(TEXT BLOCK):
When to Use a Managed WebRTC Service

Given the complexity of TURN servers, signaling infrastructure, and multi-platform codec testing, the build-vs-buy question is real. Several services handle the infrastructure layer:

Service	Best For	Pricing Model
Twilio Video	Production video/audio, healthcare, enterprise	Per minute, per participant
Daily.co	Quick integration, developer-focused	Per participant-minute
LiveKit (OSS + cloud)	Self-hosted option with cloud fallback	Self-host free, cloud per usage
Agora	High-concurrency, global CDN, gaming	Per minute, per channel
100ms	Multi-party video, recordings, analytics	Per minute

A managed service costs more per minute than running your own TURN server at scale. The break-even point depends on your volume. At low volume (under a few thousand minutes per month), a managed service almost always wins on total cost when you include engineering time. At high volume, running your own infrastructure becomes worth the operational complexity.

LiveKit is worth particular attention for teams who want the managed-service experience without full vendor lock-in. It’s open-source, runs on your own infrastructure, and has a well-maintained JavaScript/React SDK.

Practical Architecture for Most Web Apps

For an application that needs video calls as one feature among several (think: a project management tool with a “start a call” button, or a telehealth platform):

Architecture for feature-level video integration:

Frontend (React/Vue/Svelte)
  └── WebRTC SDK (LiveKit or Daily.co)
      └── Managed media server (STUN/TURN handled for you)
      
Backend (your existing API)
  └── Room creation API (call your WebRTC provider to create a room)
  └── Token generation (sign JWT to authenticate users to the room)
  └── Webhook handler (call started, participant joined, call ended)

(SUPPLIED ENTRIES):
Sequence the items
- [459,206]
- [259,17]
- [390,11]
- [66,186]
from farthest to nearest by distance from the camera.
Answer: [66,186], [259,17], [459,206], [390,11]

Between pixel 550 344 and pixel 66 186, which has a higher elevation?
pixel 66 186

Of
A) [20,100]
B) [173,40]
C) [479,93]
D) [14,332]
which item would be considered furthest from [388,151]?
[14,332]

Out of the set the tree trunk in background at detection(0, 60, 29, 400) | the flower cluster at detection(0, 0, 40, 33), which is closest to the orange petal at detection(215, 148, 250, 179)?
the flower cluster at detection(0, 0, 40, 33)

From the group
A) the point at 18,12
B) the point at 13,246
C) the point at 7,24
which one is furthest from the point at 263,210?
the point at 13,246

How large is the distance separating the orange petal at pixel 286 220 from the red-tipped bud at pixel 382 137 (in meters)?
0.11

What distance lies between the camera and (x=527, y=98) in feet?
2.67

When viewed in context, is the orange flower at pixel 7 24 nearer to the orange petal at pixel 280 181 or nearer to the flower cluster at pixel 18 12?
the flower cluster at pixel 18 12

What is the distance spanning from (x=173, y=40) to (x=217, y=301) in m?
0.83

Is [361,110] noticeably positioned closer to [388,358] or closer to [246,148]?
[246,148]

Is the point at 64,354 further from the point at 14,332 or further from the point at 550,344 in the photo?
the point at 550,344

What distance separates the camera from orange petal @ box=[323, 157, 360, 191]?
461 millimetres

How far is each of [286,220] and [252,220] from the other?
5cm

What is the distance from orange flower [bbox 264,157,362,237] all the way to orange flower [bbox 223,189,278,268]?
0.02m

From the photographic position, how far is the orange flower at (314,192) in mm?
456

==

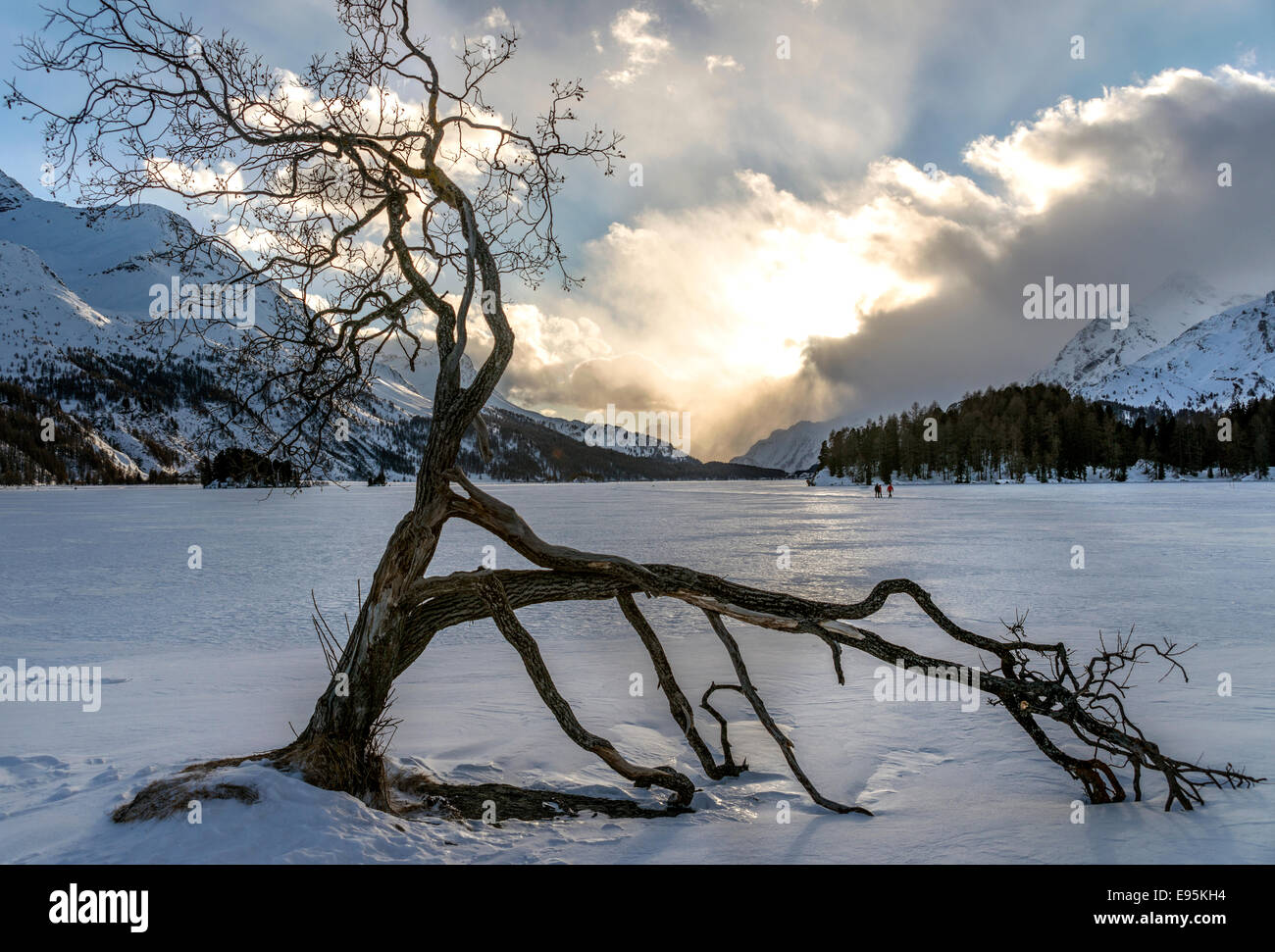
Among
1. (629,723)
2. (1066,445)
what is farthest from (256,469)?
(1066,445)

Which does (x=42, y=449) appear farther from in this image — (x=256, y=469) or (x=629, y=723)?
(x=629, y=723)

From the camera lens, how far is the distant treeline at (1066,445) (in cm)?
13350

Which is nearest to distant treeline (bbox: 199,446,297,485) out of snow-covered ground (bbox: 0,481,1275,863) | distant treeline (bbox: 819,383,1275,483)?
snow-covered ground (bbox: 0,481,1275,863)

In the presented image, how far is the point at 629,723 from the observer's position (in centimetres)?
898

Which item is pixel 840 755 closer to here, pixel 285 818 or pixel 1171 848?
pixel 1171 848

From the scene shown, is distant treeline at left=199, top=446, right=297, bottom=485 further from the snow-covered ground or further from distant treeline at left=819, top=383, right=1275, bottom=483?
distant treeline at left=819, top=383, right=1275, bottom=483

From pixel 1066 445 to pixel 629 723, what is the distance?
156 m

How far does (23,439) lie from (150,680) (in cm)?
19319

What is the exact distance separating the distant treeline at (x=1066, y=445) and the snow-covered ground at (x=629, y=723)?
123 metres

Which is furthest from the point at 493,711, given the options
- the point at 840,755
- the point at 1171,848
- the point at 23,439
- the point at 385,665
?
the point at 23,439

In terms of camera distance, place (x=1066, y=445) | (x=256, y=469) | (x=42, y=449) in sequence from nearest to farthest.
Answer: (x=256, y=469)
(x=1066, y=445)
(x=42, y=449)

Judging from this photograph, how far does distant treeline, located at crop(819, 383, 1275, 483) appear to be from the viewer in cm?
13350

(GOALS):
**1)** In the WebRTC services text, what pricing model is listed for Agora?
**2)** Translate this sentence from the WebRTC services text into Spanish: "A managed service costs more per minute than running your own TURN server at scale."
**3)** Using the WebRTC services text, explain why LiveKit deserves particular attention from teams that want a managed-service experience without full vendor lock-in.

(RESPONSES IN ORDER):
**1)** Per minute, per channel.

**2)** Un servicio gestionado cuesta más por minuto que operar tu propio servidor TURN a gran escala.

**3)** LiveKit is open-source and runs on a team's own infrastructure, so it avoids full vendor lock-in. It also has a well-maintained JavaScript/React SDK.